### Passage provided
She was hired as a waitress but does everything but waitress. She cooks and runs the cash register. The dining room is closed on midnight shift which is when she works. Her employer pays her $3.50 an hour and makes her work 12 hour shifts without a break. Also, because he can’t keep employees she works 7 days a week. I feel so sorry for my sister because she can’t find work anywhere else. I really feel like she’s being taken advantage of. She has also been experiencing some stress related health problems. Can she sue her employer for breaking the labor laws?

Asked on April 4, 2012 under Employment Labor Law, Michigan

Answers:

SJZ, Member, New York Bar / FreeAdvice Contributing Attorney

Answered 10 years ago | Contributor

IF part of her job were being a server (e.g. waitress, bartender) as as a result, she earned tips, then it would be legal to pay her less than minimum wage. The wage and hour laws allow an employer a  "tip credit" when hospitality industry employees earn tips. Basically, if her hourly wage plus her tips brings her over minimum wage  (for example, between wages and tips she earns at least $290 for a 40 hour week), that would be legal.

### Activities
**a.** According to the passage about the sister's restaurant job, why could it be legal to pay a server less than minimum wage?
**b.** From the passage about the sister's restaurant job, list every fact given about her pay and working hours.
**c.** Write the next few sentences of the attorney's reply in the passage about the sister's restaurant job.

### Listed records
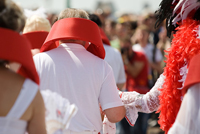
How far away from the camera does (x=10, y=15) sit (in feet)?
5.57

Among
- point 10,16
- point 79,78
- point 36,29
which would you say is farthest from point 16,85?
point 36,29

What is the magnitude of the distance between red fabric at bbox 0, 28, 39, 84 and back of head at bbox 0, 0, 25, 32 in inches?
1.4

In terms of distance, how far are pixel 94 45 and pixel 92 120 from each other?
58 centimetres

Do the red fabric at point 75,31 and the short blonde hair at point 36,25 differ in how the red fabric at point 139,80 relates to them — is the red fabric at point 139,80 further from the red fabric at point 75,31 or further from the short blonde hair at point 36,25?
the red fabric at point 75,31

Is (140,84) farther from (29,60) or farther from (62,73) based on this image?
(29,60)

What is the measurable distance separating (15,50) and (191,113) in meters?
0.97

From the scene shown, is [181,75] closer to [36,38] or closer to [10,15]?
[10,15]

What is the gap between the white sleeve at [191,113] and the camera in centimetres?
179

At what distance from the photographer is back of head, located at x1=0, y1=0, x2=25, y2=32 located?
1688mm

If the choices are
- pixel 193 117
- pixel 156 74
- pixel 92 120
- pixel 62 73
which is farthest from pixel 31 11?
pixel 156 74

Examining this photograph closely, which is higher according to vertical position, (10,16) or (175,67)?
(10,16)

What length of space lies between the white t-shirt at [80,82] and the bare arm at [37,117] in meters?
0.52

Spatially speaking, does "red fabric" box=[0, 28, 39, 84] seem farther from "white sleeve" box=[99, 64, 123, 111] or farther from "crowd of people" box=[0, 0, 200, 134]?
"white sleeve" box=[99, 64, 123, 111]

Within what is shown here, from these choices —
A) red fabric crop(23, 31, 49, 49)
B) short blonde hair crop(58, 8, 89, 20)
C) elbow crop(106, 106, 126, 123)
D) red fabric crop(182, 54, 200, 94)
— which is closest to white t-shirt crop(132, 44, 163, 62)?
red fabric crop(23, 31, 49, 49)
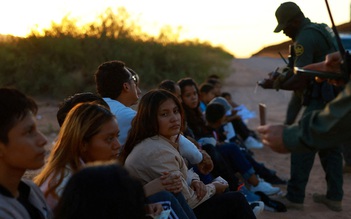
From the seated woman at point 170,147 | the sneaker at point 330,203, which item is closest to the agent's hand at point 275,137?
the seated woman at point 170,147

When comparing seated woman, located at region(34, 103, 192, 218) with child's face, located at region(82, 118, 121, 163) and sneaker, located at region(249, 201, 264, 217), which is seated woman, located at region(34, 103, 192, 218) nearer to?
child's face, located at region(82, 118, 121, 163)

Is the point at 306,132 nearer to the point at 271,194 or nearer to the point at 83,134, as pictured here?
the point at 83,134

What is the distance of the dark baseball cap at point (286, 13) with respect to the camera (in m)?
6.00

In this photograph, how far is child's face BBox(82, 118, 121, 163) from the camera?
11.3 ft

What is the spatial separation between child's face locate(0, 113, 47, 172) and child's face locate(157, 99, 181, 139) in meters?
1.63

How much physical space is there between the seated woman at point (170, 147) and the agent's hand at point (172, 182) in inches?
7.2

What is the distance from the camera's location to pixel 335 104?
2900 mm

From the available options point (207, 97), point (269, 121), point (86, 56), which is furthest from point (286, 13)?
point (86, 56)

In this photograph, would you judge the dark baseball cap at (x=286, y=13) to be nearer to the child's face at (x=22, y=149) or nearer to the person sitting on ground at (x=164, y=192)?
the person sitting on ground at (x=164, y=192)

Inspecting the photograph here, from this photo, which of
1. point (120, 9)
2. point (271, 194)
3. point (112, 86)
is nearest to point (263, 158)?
point (271, 194)

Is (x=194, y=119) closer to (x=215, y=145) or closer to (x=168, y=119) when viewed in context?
(x=215, y=145)

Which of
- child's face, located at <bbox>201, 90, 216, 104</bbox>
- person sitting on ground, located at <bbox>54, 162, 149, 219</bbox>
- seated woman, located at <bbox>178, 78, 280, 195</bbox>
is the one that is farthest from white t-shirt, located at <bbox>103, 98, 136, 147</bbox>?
child's face, located at <bbox>201, 90, 216, 104</bbox>

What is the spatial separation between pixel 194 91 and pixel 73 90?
11623mm

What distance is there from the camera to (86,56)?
1964 centimetres
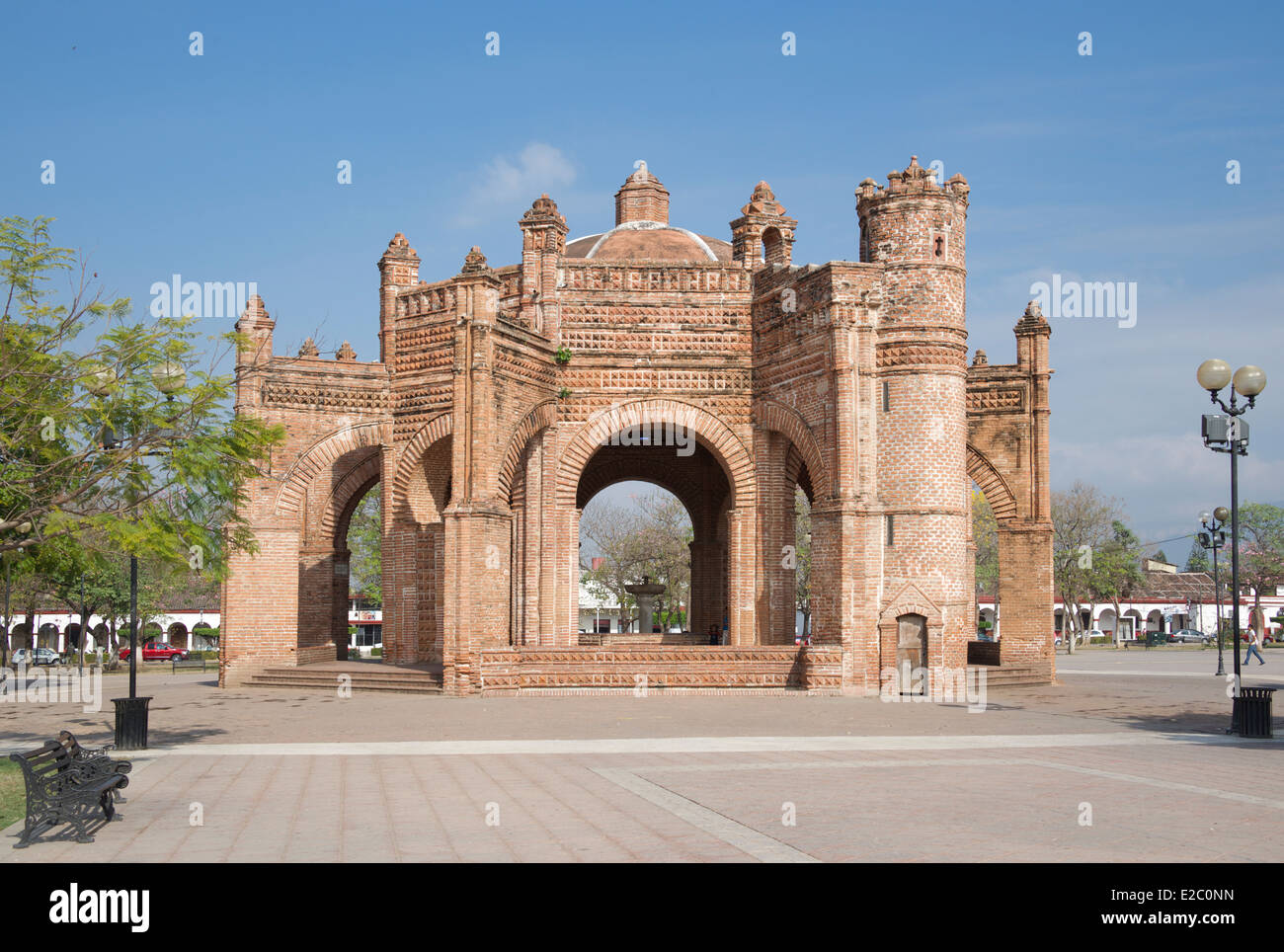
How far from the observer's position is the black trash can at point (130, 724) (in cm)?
1245

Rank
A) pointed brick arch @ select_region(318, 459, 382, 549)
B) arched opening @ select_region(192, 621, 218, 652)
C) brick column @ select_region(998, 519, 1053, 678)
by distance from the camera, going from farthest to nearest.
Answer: arched opening @ select_region(192, 621, 218, 652) < pointed brick arch @ select_region(318, 459, 382, 549) < brick column @ select_region(998, 519, 1053, 678)

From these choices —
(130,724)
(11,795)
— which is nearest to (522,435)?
(130,724)

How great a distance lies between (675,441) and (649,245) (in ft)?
16.6

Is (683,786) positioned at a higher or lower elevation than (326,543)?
lower

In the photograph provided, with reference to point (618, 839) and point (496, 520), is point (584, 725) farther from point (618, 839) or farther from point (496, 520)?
point (618, 839)

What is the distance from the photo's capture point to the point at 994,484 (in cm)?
Result: 2528

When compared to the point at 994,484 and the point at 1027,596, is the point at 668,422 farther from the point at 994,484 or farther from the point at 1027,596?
the point at 1027,596

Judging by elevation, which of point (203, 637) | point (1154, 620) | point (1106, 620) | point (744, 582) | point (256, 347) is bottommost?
point (1106, 620)

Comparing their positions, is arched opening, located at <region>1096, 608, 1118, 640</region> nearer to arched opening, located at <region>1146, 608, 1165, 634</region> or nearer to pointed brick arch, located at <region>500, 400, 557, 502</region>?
arched opening, located at <region>1146, 608, 1165, 634</region>

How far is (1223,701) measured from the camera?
19.6 meters

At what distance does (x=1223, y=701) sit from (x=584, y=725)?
38.6 feet

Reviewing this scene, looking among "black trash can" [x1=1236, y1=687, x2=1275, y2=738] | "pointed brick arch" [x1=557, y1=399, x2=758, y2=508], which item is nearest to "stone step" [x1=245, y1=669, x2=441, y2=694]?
"pointed brick arch" [x1=557, y1=399, x2=758, y2=508]

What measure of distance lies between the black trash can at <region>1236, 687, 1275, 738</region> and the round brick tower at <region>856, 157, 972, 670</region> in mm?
7119

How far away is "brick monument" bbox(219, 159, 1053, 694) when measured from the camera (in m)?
20.5
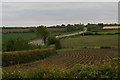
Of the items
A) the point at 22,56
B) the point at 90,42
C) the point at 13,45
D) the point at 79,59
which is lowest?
the point at 79,59

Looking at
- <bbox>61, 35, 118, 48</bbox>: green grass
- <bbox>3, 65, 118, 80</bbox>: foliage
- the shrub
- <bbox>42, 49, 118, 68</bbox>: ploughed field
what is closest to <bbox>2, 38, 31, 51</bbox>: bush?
<bbox>42, 49, 118, 68</bbox>: ploughed field

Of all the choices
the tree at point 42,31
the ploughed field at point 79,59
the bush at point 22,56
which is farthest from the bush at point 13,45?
the tree at point 42,31

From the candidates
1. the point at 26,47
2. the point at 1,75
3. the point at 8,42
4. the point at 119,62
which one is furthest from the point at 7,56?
the point at 119,62

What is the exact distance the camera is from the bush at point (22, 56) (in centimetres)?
2729

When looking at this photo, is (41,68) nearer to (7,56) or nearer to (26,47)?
(7,56)

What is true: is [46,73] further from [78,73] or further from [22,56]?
[22,56]

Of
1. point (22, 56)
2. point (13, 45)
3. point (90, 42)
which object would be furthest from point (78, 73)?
point (90, 42)

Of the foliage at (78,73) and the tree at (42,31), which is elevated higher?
the tree at (42,31)

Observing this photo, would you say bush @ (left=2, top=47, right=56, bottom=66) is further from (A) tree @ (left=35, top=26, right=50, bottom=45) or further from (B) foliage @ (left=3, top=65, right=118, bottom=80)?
(A) tree @ (left=35, top=26, right=50, bottom=45)

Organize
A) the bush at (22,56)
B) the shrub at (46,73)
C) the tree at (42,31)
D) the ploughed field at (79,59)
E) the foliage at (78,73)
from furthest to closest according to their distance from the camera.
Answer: the tree at (42,31)
the bush at (22,56)
the ploughed field at (79,59)
the shrub at (46,73)
the foliage at (78,73)

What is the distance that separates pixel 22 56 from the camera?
98.2 ft

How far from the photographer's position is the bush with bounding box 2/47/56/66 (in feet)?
89.5

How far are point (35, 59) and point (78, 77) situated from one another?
25046 millimetres

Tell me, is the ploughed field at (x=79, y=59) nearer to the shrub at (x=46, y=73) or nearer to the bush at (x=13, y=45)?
the bush at (x=13, y=45)
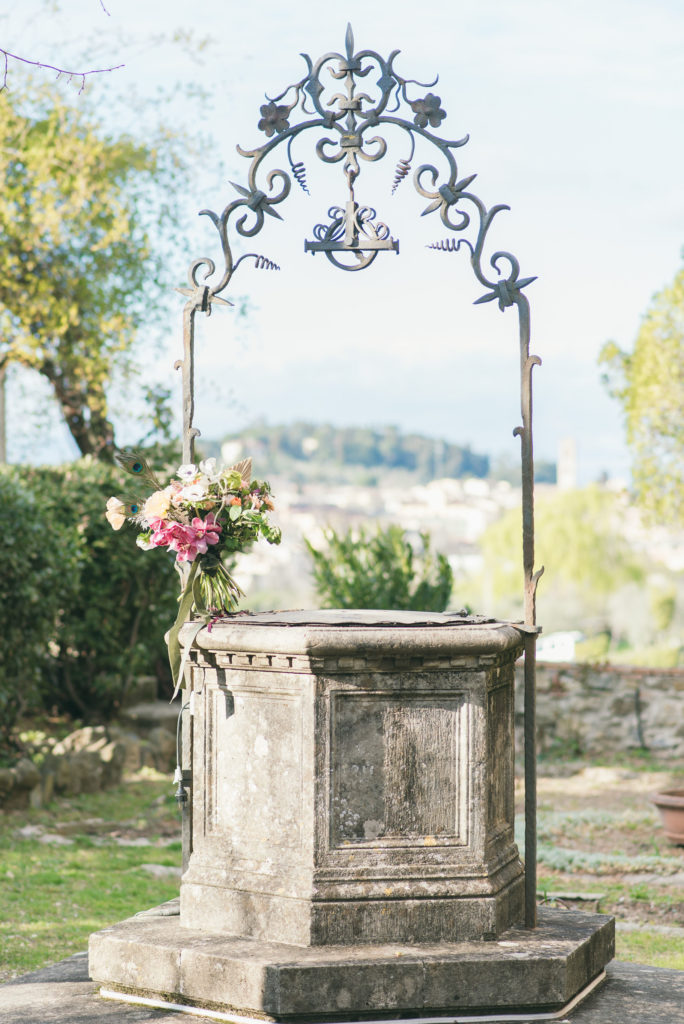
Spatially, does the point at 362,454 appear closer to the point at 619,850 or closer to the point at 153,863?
the point at 619,850

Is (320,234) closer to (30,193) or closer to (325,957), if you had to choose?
(325,957)

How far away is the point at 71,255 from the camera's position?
11312 millimetres

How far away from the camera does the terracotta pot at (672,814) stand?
7.67 metres

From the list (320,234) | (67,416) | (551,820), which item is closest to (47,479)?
(67,416)

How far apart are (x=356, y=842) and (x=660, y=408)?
10.6m

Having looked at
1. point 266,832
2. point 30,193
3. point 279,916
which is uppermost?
point 30,193

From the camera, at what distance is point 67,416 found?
38.2 ft

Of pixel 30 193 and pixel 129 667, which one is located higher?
pixel 30 193

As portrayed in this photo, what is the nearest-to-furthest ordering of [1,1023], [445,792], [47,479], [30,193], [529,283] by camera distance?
[1,1023] < [445,792] < [529,283] < [47,479] < [30,193]

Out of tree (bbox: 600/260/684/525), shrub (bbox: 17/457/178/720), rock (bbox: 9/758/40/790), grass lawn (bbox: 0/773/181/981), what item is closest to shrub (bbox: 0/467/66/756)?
rock (bbox: 9/758/40/790)

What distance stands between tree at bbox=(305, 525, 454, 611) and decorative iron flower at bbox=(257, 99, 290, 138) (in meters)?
7.06

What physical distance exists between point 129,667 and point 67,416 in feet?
9.46

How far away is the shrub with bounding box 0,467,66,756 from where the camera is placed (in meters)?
8.18

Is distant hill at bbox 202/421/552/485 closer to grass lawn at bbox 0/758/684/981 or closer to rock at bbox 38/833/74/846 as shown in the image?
grass lawn at bbox 0/758/684/981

### Per-task answers
**a.** Wage and hour laws give employers a "tip credit" when hospitality workers earn tips. Paying a server less than minimum wage is legal as long as her hourly wage plus her tips adds up to at least minimum wage.

**b.**
- She is paid $3.50 an hour.
- She works 12-hour shifts.
- She gets no break during those shifts.
- She works 7 days a week.
- She works the midnight shift.

**c.**
But if, as you indicate, she is non-tipped position, then she must be paid minimum wage (at least $7.25 per hour). Also, whether she earns tips or not, when she works more than 40 hours in work week, she must be paid overtime (time-and-a-half) for all  hours past 40.

If she is not being paid as much as she should be paid, she should have a legal cause of action. She could file a complaint with the state department of labor, or she could sue. If she sues, she could potentially recover all back wages she should have been paid; in many circumstances, she'd be entitled to additional compensation as well--e.g. double back wages, attorney's fees. It would be worthwhile for her to meet with an employment law attorney to discuss her options in detail.